--- START Page excerpt ---

A sense of competition led me to learn a little more about typography this week. What started as a challenge from a friend to best his score on the wonderful online Kern Type: The Kerning Game, became an interest in examining the typefaces, or fonts, that surround me here at the Milwaukee Art Museum.

The Museum has a specific graphic identity that unites our signage, publications, website, and even the circular stickers visitors wear in the galleries. Our graphic design team of Leslie Boll, Sierra Korthof, and Brenda Neigbauer make certain that all our printed materials look snazzy and unique, but also that they incorporate identifying elements, like our specific shade of blue and the same fonts. Part of their responsibility is to make everything produced by the Museum have the Museum branded look.

I was curious about the names and history of the fonts that I see in the Museum’s galleries and billboards, so I met with the design team about typefaces they use to create the Milwaukee Art Museum identity.

If you loved the documentary Helvetica, you would have loved our conversation.

--- END Page excerpt ---

> What is asked:
a – In the typography passage, which three people make up the Milwaukee Art Museum's graphic design team?
b – Extend the typography passage with a few sentences that pick up right after its last line.
The items after this point come from a separate source.

--- START Provided material ---

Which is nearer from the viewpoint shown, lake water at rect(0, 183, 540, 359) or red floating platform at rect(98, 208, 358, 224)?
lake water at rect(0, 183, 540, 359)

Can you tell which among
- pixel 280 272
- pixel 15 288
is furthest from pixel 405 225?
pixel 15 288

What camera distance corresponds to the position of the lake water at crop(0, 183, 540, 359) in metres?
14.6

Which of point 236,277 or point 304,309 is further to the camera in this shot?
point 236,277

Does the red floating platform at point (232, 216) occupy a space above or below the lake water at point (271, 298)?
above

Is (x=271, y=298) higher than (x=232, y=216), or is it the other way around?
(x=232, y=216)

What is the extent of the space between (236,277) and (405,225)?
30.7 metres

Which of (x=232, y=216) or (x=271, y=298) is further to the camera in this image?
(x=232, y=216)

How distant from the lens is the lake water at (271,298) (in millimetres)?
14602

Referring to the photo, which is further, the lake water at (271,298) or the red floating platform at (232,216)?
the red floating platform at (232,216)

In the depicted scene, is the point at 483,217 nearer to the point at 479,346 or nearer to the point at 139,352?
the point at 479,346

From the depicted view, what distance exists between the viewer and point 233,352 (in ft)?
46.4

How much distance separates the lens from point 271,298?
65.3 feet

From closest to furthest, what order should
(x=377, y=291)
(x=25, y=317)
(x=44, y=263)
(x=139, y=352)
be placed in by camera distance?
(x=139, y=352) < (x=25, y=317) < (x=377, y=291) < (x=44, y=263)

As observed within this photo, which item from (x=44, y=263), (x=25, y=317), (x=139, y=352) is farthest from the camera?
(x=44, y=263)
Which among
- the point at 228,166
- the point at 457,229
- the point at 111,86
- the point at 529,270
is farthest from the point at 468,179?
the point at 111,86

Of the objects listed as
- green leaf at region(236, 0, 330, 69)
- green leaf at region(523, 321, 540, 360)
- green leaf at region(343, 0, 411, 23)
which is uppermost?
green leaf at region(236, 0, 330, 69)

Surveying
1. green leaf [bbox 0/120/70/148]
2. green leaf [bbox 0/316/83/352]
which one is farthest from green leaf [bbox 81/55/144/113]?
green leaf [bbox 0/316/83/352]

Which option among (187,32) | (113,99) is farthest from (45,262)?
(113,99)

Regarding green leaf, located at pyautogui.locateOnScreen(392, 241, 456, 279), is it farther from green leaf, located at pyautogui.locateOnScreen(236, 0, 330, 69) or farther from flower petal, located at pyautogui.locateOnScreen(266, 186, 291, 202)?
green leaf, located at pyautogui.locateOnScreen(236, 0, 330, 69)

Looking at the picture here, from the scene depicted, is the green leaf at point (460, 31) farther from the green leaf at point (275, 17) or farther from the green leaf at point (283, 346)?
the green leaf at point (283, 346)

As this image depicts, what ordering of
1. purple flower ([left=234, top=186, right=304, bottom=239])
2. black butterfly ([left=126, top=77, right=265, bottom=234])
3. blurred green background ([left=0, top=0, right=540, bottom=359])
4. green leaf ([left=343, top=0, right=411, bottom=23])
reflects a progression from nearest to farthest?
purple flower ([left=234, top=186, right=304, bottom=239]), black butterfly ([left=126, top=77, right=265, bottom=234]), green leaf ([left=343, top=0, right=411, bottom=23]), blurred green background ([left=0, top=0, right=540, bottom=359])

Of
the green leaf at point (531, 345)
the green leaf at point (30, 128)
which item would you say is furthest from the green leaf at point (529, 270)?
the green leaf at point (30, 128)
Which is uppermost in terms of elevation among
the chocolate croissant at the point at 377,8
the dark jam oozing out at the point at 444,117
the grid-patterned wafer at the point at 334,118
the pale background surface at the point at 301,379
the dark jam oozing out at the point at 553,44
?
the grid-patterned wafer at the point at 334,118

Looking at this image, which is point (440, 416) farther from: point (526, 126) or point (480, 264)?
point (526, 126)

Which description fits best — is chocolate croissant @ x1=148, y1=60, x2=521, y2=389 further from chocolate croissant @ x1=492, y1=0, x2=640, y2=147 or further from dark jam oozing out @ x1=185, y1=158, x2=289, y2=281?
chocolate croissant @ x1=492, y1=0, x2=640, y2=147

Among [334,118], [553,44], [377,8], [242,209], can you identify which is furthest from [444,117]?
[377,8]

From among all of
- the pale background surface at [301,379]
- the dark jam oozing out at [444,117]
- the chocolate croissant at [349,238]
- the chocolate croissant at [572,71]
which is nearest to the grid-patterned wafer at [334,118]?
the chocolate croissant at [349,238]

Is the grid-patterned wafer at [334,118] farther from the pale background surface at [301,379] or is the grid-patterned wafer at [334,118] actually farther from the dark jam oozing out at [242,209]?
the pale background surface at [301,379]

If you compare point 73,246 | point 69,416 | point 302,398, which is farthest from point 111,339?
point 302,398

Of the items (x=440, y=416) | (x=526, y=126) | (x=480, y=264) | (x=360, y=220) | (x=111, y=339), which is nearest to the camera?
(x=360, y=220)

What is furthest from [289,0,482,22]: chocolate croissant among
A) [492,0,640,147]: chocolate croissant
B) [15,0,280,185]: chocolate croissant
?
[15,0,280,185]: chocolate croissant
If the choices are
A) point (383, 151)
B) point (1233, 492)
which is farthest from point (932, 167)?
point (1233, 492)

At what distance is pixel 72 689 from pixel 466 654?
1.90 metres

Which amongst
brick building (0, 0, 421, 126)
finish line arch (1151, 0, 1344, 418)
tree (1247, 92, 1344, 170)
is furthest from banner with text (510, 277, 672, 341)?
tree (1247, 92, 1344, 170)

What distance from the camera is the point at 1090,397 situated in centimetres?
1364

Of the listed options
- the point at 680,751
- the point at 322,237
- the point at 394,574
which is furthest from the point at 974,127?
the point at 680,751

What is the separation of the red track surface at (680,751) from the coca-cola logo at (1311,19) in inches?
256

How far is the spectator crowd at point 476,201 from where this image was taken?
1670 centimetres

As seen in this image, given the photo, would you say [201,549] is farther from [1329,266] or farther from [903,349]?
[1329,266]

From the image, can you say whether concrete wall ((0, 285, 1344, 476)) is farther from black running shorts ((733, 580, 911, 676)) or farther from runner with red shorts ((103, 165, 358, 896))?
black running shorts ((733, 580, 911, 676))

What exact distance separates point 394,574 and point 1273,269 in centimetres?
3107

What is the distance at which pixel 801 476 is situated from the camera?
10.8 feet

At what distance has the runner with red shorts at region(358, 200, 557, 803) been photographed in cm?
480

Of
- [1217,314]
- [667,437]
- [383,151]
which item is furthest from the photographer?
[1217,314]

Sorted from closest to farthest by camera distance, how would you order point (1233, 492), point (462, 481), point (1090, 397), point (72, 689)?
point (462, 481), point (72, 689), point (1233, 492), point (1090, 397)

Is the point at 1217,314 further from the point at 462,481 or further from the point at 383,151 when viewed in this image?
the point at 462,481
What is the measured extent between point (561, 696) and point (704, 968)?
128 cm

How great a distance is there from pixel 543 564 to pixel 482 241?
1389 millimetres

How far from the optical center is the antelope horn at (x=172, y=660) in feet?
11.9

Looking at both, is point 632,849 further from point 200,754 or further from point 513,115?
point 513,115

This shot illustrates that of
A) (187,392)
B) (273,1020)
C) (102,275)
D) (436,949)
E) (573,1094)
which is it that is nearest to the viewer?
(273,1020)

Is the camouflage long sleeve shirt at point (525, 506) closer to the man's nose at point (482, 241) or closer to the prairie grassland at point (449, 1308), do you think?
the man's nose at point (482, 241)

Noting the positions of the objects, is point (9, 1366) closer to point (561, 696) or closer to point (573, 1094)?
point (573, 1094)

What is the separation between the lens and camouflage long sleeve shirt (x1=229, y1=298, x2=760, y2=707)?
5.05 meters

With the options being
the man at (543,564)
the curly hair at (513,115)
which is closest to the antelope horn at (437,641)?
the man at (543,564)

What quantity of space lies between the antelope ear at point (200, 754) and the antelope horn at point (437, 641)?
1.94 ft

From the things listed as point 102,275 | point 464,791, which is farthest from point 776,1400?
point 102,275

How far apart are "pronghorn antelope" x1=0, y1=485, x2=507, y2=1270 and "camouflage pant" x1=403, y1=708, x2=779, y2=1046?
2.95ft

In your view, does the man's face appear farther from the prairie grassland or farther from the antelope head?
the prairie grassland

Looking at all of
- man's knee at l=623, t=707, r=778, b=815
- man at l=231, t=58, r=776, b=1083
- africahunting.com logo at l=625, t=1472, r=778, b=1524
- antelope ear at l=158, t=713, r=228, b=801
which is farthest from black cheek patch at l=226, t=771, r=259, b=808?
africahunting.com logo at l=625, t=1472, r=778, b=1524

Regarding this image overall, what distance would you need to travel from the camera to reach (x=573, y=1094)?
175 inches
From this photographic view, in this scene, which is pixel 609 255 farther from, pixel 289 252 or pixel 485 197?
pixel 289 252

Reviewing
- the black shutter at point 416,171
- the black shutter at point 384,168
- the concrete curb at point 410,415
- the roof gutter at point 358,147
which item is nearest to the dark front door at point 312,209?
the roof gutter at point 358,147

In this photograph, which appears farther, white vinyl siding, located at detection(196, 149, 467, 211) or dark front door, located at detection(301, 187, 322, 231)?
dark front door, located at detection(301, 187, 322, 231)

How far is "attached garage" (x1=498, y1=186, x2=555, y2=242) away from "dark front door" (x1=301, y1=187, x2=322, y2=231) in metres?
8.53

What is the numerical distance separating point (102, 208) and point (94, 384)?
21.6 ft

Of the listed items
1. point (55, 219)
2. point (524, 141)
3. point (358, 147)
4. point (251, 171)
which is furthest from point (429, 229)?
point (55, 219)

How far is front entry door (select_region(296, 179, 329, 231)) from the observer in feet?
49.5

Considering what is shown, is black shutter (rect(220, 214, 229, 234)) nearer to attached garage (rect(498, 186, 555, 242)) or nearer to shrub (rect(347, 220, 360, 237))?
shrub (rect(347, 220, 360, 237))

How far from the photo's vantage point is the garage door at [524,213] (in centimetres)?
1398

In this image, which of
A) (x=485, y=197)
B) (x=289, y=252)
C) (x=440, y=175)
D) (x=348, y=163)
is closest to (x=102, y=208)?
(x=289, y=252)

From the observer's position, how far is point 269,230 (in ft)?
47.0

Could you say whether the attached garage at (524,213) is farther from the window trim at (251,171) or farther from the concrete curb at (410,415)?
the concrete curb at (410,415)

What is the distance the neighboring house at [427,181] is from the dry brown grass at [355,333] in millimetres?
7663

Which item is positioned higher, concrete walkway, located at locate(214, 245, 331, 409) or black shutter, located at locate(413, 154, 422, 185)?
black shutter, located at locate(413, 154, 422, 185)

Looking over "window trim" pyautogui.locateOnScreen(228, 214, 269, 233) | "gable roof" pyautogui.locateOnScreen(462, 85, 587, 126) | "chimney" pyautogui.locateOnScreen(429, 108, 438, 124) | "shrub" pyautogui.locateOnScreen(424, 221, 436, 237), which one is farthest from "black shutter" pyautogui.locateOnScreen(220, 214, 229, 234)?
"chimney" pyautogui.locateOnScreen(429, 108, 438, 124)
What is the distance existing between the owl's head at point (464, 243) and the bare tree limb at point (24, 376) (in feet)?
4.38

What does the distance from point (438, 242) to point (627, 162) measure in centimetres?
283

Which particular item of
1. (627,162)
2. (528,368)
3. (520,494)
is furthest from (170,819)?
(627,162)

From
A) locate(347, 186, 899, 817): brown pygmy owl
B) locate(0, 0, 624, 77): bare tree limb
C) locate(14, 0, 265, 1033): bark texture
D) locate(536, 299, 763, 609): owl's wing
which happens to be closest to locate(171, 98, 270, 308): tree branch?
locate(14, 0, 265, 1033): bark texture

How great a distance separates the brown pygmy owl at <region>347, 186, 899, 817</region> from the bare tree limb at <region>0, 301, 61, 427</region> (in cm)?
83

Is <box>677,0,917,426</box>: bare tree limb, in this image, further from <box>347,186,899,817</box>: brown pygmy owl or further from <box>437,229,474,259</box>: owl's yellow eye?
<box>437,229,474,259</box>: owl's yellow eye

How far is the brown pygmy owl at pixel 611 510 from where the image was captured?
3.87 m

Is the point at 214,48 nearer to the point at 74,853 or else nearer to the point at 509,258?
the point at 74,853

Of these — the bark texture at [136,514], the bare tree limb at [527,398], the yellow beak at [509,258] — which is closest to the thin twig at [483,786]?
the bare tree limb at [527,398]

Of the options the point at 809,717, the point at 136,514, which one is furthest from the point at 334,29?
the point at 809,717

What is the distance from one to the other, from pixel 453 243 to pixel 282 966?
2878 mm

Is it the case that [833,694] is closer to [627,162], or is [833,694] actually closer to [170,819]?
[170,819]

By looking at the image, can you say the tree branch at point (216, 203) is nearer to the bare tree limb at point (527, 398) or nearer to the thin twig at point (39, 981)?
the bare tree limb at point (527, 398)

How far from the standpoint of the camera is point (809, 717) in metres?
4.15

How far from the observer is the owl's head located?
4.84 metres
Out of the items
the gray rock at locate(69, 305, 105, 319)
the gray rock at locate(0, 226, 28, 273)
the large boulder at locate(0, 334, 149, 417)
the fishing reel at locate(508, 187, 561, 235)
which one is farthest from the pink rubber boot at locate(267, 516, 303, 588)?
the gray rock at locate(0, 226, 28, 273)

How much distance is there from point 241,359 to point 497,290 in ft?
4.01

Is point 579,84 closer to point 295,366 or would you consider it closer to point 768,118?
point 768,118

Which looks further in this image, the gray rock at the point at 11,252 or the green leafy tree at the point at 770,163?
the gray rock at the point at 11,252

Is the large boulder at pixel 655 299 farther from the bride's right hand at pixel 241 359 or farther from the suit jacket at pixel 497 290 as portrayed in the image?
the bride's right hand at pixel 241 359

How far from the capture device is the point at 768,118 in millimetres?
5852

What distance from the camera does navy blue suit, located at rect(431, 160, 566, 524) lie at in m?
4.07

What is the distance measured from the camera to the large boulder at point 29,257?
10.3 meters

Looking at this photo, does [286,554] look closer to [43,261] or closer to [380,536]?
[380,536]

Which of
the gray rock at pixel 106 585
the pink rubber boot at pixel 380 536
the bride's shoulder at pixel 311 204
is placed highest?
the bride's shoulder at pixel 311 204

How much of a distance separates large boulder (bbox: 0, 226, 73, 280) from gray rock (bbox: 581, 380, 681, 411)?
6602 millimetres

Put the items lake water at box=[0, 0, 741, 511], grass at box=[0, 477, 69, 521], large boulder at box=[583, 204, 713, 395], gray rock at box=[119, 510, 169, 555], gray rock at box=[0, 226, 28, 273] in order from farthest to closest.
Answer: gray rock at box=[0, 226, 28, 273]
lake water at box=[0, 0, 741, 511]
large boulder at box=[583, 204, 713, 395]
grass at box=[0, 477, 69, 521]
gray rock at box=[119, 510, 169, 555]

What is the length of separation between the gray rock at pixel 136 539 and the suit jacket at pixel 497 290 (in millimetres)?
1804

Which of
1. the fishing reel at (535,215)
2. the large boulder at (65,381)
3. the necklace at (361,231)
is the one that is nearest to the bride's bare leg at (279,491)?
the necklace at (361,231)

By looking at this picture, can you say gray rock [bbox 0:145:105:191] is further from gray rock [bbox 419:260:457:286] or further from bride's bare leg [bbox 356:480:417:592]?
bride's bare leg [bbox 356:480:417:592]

--- END Provided material ---

> Expected results:
a – Leslie Boll, Sierra Korthof, and Brenda Neigbauer.

b –
The designers first told me the background of our Museum logo.  The words “Milwaukee Art Museum” are almost always shown in a font called Weiss Antiqua (or, Weiss Roman).

"Milwaukee Art Museum" in Weiss Antiqua. Photo by the author.

Our design team uses the Weiss font for branding the Museum name on all types of materials, like the signage you see just above, but also throughout the Museum’s permanent collection galleries for most of the object labels, like you see below.

Weiss Antiqua font used on Milwaukee Art Museum object label. Photo by the

Book designer and typographer Emil Rudolf Weiss (German, 1875-1943) developed his namesake family of fonts in the late 1920s. Weiss is a “serif” style font, meaning it has the little dash details (serifs) on the ends of some of the strokes. Fonts without these little structural dashes are called sans-serif, or without serif.

"Milwaukee Art Museum" in Weiss Antiqua font. Photo by the author.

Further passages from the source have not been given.